Before we leave the Cathedral, I’d be remiss if I didn’t show you one quick peek at what the blend of all those styles gives you–
From the main square, two blocks walk brings me to the San Fransico Monastery for a tour of the monastery and catacombs.
It’s absolutely forbidden to take photos in there so these images are grabs from postcards purchased in your classic ‘exit via the gift shop.’
The catacombs were discovered in 1943 and it’s estimated that 25,000 bodies were laid to rest there. Obviously they weren’t arranged like this when discovered, the archaeologists did that because that’s what archaeologists like to do: dust things gently with brushes, and arrange things in patterns that are appealing to the eye. You should see their platters for parties. Unbelievable.
I’ve met the tour group and our gorgeous leader Jess, and we’ve had a break the ice dinner at an exquisite little restaurant in Barrasco where we bonded over Pisco Sours, and I sampled one of their specialty dishes which is Bull’s Heart. (Apparently the way to a Bull’s Heart is with a wooden skewer and some delicious seasoning)
Wish I had arrived a day or two earlier and had more time to explore this city because I’ve barely scratched the surface really, but I’m throwing the question over to you. Lima- Jarrod, would you go there?
OMG !! Yes I’ve been waiting to use that …
The trip of a lifetime – how fortunate you are to have such an experience.
Sure if some of our fellow earthlings of a different persuasion were to view the virgins you are seeing, they may not be as keen to go after 72 of them in the hereafter.
Franco Cozzo would concur with you that the cathedrals and palaces are really opulent.
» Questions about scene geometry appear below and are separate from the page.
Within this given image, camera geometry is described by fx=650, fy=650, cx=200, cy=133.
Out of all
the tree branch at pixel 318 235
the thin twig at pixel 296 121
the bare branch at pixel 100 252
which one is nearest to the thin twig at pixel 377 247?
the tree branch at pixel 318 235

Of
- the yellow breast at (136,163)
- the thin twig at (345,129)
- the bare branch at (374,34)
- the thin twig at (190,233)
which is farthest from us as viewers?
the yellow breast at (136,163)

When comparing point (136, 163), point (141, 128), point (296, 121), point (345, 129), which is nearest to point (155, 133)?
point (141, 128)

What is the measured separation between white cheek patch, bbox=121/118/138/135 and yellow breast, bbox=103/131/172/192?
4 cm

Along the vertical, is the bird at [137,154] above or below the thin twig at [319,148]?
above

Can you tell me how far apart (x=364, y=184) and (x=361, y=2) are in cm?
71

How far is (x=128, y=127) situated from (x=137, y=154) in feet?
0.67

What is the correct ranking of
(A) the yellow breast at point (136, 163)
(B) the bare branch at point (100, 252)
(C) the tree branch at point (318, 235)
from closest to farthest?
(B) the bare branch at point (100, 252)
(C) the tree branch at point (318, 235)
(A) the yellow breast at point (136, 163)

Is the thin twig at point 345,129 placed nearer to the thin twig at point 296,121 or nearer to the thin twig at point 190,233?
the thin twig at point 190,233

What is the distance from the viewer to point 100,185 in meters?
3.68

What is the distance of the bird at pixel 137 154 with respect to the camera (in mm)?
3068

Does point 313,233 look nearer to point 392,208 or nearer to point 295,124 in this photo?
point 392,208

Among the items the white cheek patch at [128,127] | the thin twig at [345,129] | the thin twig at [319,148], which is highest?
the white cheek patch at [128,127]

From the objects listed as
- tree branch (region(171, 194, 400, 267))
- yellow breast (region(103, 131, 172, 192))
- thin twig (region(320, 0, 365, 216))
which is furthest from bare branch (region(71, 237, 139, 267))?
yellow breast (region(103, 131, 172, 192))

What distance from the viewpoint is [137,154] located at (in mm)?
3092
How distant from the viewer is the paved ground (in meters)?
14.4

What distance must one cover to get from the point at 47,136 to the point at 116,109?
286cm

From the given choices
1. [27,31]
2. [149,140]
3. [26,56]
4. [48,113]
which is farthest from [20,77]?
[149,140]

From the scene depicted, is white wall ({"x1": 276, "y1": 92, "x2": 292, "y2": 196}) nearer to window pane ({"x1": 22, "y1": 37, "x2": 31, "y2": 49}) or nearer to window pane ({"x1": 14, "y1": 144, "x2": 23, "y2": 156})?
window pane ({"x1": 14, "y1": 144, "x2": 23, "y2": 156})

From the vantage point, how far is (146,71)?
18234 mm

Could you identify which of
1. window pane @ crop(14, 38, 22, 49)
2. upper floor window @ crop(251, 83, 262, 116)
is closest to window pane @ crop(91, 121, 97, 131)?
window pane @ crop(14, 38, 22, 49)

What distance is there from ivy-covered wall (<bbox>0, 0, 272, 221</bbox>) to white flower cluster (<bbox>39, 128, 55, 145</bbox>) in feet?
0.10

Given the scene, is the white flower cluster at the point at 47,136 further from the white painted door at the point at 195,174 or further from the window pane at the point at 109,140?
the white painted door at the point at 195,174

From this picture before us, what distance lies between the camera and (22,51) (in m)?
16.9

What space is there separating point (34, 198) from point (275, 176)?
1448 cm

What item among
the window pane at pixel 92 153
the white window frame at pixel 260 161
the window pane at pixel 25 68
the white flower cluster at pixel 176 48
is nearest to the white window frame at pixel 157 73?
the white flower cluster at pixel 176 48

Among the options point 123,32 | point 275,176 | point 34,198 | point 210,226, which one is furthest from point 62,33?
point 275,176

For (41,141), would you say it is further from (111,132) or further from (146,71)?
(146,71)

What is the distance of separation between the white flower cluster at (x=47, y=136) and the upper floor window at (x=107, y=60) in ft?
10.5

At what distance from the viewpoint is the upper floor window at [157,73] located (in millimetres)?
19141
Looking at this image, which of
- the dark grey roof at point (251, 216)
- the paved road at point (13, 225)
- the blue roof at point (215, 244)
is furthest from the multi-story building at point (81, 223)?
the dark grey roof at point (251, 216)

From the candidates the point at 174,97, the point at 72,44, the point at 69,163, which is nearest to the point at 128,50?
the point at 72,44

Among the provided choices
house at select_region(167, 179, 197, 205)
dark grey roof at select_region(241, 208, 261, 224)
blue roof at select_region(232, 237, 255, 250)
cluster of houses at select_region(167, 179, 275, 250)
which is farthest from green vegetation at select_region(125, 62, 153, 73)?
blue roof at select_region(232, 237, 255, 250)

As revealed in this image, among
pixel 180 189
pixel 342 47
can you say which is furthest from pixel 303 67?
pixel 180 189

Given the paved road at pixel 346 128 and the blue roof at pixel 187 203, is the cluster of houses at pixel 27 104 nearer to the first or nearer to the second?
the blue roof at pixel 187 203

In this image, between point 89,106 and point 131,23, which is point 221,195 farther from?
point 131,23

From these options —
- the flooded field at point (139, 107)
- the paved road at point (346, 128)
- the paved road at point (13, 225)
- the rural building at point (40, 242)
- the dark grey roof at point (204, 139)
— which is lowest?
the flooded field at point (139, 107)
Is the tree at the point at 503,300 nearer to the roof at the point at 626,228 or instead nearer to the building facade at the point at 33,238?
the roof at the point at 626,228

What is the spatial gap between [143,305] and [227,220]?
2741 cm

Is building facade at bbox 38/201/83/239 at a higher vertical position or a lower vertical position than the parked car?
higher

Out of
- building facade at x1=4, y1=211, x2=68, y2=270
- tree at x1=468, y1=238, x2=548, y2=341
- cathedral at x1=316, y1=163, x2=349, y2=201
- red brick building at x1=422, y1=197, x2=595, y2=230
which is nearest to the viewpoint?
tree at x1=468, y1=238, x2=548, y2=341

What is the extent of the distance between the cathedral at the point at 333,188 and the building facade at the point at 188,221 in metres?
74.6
However, like those of other countries, races & religions etc, they really are ‘over the top’, especially with some of those catacombs which I regard as ‘creepy final resting places’. I mean, patterned remains! . For f… sake!
As with the San Fransico monastery above, the buildings themselves do however make great shelters for the homeless pigeons.
On the other hand, maybe their construction was the equivalent of ‘work for the dole schemes’ of their day. They certainly have stood the test of time which is more than can be said for today’s buildings.